*Requirements*
(A) According to the page on the year 1010, how many chapters make up the atlas of China that Song Zhun completes?
(B) Name every regional heading used to group the events of 1010 by place in the page on the year 1010.
(C) Proceed with the page on the year 1010 from where it stops.

Year 1010 (MX) was a common year starting on Sunday (link will display the full calendar) of the Julian calendar.

Events 
 By place 

 Africa 
 The Nile river in Egypt freezes over.

 Asia 
 The Lý dynasty is established in Vietnam (or 1009), and moves the capital to Thăng Long (modern-day Hanoi).
 Second conflict in the Goryeo–Khitan War: The Goryeo king is unseated in a revolt, resulting in an invasion by the Liao dynasty, and the burning of the Korean capital Gaegyeong.
 Song Zhun of Song dynasty China completes the work of the earlier geographer Lu Duosun, an enormous atlas of China that is written and illustrated in 1,556 chapters, showing maps of each region, city, town, and village (the atlas took 39 years to complete).
 In the Chola dynasty of southern India, the first votes are celebrated by adding a ballot in an urn.

 Japan 
 January – Fujiwara no Kenshi (daughter of Michinaga) is married to the imperial heir Crown Prince Okisada.
 February 14 – On the death of Fujiwara no Korechika his daughter, the poet Fujiwara no Chikako, becomes a lady-in-waiting to Empress Shōshi.
 Emperor Ichijō wants to retire – the influential statesman Fujiwara no Michinaga supports Crown Prince Okisada (now his son-in-law), who will be the successor, but the emperor prefers his eldest son by the late Empress Teishi, Prince Atsuyasu, who has been raised by Empress Shōshi, who also supports her stepson, leading to conflict at court.

 Americas 
 Viking explorer Thorfinn Karlsefni attempts to found a settlement in North America (approximate date).

 Europe 
 June 2 - Fitna of al-Andalus – Battle of Aqbat al-Bakr: The Caliphate of Córdoba is defeated.   Allied to Muslim rebels, Ramon Borrell, Count of Barcelona sacks Córdoba, and Hisham II the Nephast is restored as Umayyad caliph of Córdoba, succeeding Muhammad II al-Mahdi.
 The Russian city of Yaroslavl is founded, as an outpost of the principality of Rostov Veliky.

 By topic 

 Art 
 The construction of Brihadisvara Temple in Thanjavur (a city now in Tamil Nadu, India) is completed during the Chola dynasty, and at about this time the wall painting Rajaraja I and His Teacher is made within it.

 Literature 
 March 8 – Persian poet Ferdowsi finishes writing the Shahnameh (Book of Kings), which will be regarded as the national epic of the greater Iranian culture.
 Lady Murasaki writes The Tale of Genji in Japanese (approximate date).
 Beowulf is written anonymously in Old English (approximate date).

 Technology 
 Eilmer of Malmesbury in England attempts flight in a glider of his own construction.

*Material*

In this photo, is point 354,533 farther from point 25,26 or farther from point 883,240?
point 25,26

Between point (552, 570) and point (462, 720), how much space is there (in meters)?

*Results for the exercise*
(A) 1,556 chapters

(B) Africa, Asia, Japan, Americas, Europe

(C)
 The 217 ft tall Brihadisvara Temple, considered as an architectural 1000-year-old marvel was completed

Births 
 May 30 – Zhao Zhen, Emperor Renzong of the Song dynasty (d. 1063)
 Adalbero, bishop of Würzburg (approximate date)
 Adalbero III of Luxembourg, German nobleman (d. 1072)
 Akkadevi, princess of the Chalukya dynasty (d. 1064)
 Anno II, archbishop of Cologne (approximate date)
 Arialdo, Italian nobleman and deacon (approximate date)
 Benno, bishop of Meissen (approximate date) 
 Eberhard, archbishop of Trier (approximate date)
 Eleanor of Normandy, countess of Flanders (d. 1077)
 Gebhard, archbishop of Salzburg (approximate date)
 Gomes Echigues, Portuguese knight and governor (d. 1065)
 Honorius II, antipope of the Catholic Church (approximate date)
 John V of Gaeta, Italian nobleman (approximate date)
 Michael IV the Paphlagonian, Byzantine emperor (d. 1041)
 Odo (or Eudes), Gascon nobleman (approximate date)
 Otloh of Sankt Emmeram, German monk (approximate date)
 Siegfried I, German nobleman (approximate date)
 Tunka Manin, ruler of the Ghana Empire (d. 1078)

Deaths 
 February 14 – Fujiwara no Korechika, Japanese nobleman (b. 974)
 Ælfric of Eynsham, English abbot and scholar (approximate date)
 Abu'l-Nasr Muhammad, Farighunid ruler (approximate date)
 Aimoin, French monk and chronicler (approximate date)
 Aisha, Andalusian poet and writer (approximate date)
 Cathal mac Conchobar mac Taidg, king of Connacht
 Ermengol I (or Armengol), count of Urgell (b. 974)
 John Kourkouas, Byzantine catepan (approximate date)
 Maelsuthan Ua Cerbhail, Irish advisor and chronicler
 Vijayanandi, Indian mathematician (approximate date)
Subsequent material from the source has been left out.